### Instruction A
Can you return, word for word, the stretch of the query-bug notes below that begins at the words "Incorrect results with" and stops after "it should match."?
### Instruction B
What comes next in the query-bug notes below? Write the part that follows their last line.

** Start Selected excerpt **

Wrong plan of NOT IN aggregate subquery when a constant is used in subquery predicate
A NOT IN operator with a subquery that calls an aggregate function, such as NOT IN (SELECT SUM(...)), could return incorrect results.
Incorrect results with basic predicate on CHAR typed column
When comparing a CHAR column value to a string literal, the literal value is not blank-padded, so the comparison might fail when it should match.
Workaround: Use the RPAD() function to blank-pad literals compared with CHAR columns to the expected length.
Incorrect assignment of predicates through an outer join in an inline view
A query involving an OUTER JOIN clause, where one of the table references is an inline view, might apply predicates from the ON clause incorrectly.
Incorrect assignment of On-clause predicate inside inline view with an outer join
A query might return incorrect results due to wrong predicate assignment in the following scenario:
- An inline view contains an outer join.
- That inline view is joined with another table in the enclosing query block.

** End Selected excerpt **
** Start Dataset rows **

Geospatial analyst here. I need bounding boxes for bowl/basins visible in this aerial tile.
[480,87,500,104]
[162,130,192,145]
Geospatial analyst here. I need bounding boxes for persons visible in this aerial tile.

** End Dataset rows **
** Start Dataset rows **

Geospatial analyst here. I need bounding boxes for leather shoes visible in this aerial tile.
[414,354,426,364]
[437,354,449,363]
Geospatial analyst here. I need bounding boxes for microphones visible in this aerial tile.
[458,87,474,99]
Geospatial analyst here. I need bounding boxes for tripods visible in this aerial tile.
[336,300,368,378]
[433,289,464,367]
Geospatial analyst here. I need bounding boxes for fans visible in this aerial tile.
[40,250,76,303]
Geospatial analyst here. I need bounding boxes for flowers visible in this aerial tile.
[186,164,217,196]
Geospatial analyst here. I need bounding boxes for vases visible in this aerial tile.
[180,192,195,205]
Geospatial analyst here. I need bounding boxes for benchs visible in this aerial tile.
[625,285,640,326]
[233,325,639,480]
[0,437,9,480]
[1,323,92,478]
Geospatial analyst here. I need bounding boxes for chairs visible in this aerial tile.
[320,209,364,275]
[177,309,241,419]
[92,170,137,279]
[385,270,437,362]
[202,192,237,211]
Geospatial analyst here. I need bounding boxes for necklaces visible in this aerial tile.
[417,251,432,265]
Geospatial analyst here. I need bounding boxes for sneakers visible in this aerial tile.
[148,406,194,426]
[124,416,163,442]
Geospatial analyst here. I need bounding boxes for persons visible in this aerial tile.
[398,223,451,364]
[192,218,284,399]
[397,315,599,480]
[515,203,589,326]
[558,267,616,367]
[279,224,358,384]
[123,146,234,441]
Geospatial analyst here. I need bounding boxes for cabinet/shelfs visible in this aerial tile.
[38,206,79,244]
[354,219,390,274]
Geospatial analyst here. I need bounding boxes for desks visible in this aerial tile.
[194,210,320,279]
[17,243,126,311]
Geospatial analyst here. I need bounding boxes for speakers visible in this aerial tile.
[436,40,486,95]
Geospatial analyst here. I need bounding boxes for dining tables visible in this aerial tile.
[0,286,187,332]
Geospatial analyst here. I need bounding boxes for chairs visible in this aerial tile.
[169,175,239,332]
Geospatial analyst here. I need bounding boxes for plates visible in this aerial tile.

** End Dataset rows **

### Written reply A
Incorrect results with basic predicate on CHAR typed column
When comparing a CHAR column value to a string literal, the literal value is not blank-padded, so the comparison might fail when it should match.

### Written reply B
- That join has an On-clause containing a predicate that only references columns originating from the outer-joined tables inside the inline view.
A query could encounter a serious error if it includes multiple nested levels of INNER JOIN clauses involving subqueries.
Fix issues with the legacy join and agg nodes using --enable_partitioned_hash_join=false and --enable_partitioned_aggregation=false
Workaround: Transition away from the
Invalid Boolean value not reported as a scanner error
In some cases, an invalid BOOLEAN value read from a table does not produce a warning message about the bad value. The result is still NULL as expected. This is not a query correctness issue, but could lead to overlooking the presence of invalid data.
ImpalaODBC: Cannot get the value in the SQLGetData(m-x th column) after the SQLBindCol(m th column)
If the ODBC SQLGetData is called on a series of columns, the function calls must follow the same order as the columns. For example, if data is fetched from column 2 and then column 1, the SQLGetData call for column 1 returns NULL.
Workaround: Fetch columns in the same order that they are defined in the table.
Impala incorrectly handles text data when the newline character \n\r is split between different HDFS blocks
If a carriage return / newline pair of characters in a text table is split between HDFS data blocks, Impala incorrectly processes the row following the \n\r pair twice.
Workaround: Use the Parquet format for large volumes of data where practical.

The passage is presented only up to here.